Задание: Изложите в двух предложениях, о чем рассказывает воспоминание П.В. Орешина о знакомстве с Есениным.

Текст:
....
|
Николай Клюев глазами современников
: [сб. воспоминаний / Сост., подготовка текста и примеч. В.П. Гарнина]. – Спб.: Изд-во «Росток», 2005. – 352 с.
назад | содержание
| вперед
П.В. Орешин
МОЕ ЗНАКОМСТВО С СЕРГЕЕМ ЕСЕНИНЫМ
Часов около девяти слышу – кто-то за дверью спрашивает меня.
Дверь без предупреждения открывается, и входит Есенин.
Было это в семнадцатом году, осенью, в Петрограде, когда в воздухе уже попахивало Октябрем. Я сидел за самоваром, дописывал какое-то стихотворение. Есенин подошел ко мне, и мы поцеловались. На нем был серый, с иголочки костюм, белый воротничок и галстук синего цвета. Довольно щегольской вид. Спрашивает улыбаясь:
– С Клюевым ты как... знаком?
– Нет.
– А с Городецким? А с Блоком?
– Нет.
Попросил чаю.
– Вот чудак! А ведь Блок и Клюев... хорошие ребята!.. Зря ты так, в стороне...
Потом поглядел на меня так, поглядел этак и сел за стол:
– А Клычкова знаешь?
– И Клычкова не знаю.
– Ну, ладно... я не за тем пришел... Это я так... Хорошая у тебя комната!.. А Ширяевца знаешь?
– Никогда не видел. Смеется.
– Вот чудак! <...>
За эти два-три часа мы переворошили всю современную литературу, основательно промыли ей кости и нахохотались до слез.
– Вот дураки! – захлебываясь, хохотал Есенин. – Они думали, мы лыком шиты... Ведь Клюев-то, знаешь... я неграмотный, говорит! Через о... неграмотный! Это в салоне-то... А думаешь, я не чудил? А поддёвка-то зачем?.. Хрестьянские, мол!.. Хотя, знаешь, я от Клюева ухожу... Вот лысый черт! Революция, а он «избяные песни» [1]... На-ка-за-ние! Совсем старик отяжелел. А поэт огромный! Ну, только не по пути... – И вдруг весело и громко на всю квартиру: – А знаешь... мы еще и Блоку и Белому загнем салазки! Я вот на днях написал такое стихотворение, что и сам не понимаю, что оно такое! Читал Разумнику, говорит – здорово, а я... Ну, вот хоть убей, ничего не понимаю!
....
Данные:
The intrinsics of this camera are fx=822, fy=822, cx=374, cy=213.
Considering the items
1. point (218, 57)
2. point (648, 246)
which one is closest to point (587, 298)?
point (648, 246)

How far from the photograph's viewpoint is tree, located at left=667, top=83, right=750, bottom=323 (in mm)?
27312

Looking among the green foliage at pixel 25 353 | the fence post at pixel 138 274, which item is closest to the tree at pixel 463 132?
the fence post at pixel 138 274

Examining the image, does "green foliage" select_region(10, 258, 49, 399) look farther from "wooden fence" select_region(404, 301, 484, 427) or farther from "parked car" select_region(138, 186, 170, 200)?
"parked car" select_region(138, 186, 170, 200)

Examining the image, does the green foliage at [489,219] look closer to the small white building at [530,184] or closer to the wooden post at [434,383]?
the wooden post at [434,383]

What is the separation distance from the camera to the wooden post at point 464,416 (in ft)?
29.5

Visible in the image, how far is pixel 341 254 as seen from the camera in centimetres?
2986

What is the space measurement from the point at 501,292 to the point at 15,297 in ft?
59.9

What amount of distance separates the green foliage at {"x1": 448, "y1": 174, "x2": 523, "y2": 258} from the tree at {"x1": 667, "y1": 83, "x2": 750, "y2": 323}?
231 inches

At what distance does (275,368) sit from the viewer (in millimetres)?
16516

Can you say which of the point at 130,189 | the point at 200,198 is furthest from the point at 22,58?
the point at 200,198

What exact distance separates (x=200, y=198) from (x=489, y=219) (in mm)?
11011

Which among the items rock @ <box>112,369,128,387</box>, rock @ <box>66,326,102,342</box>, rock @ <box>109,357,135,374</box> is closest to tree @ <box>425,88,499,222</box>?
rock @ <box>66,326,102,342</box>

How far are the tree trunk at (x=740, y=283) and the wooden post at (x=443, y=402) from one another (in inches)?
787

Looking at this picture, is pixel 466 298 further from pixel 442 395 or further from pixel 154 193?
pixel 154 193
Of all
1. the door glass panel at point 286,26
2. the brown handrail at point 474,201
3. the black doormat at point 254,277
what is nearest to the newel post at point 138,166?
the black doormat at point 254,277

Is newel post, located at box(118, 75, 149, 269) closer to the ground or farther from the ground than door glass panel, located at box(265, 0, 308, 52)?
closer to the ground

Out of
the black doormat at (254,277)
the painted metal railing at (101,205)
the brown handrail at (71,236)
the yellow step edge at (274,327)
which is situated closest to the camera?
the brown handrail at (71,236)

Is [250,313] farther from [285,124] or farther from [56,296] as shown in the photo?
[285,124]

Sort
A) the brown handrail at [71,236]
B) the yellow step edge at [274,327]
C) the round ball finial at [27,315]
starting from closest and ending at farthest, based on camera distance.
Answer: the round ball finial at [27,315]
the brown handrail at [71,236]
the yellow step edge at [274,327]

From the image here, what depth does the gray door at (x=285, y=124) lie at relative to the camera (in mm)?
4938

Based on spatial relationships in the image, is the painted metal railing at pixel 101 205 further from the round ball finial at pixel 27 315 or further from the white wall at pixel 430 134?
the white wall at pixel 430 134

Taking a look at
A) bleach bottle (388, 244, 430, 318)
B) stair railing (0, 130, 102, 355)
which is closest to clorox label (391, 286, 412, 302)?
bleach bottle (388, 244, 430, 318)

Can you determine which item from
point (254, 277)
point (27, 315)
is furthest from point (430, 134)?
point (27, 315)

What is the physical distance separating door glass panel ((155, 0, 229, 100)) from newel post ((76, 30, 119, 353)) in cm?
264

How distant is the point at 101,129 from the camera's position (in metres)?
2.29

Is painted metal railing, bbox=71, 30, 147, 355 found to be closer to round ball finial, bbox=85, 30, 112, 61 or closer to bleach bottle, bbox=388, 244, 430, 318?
....
Результат: Осенью семнадцатого года в Петрограде к автору без предупреждения пришел Есенин и стал спрашивать, знаком ли он с Клюевым, Городецким, Блоком, Клычковым и Ширяевцем, но ни с кем из них автор знаком не был. За два-три часа они перебрали всю современную литературу, а Есенин, хохоча, говорил, что уходит от Клюева: тот огромный поэт, но им не по пути.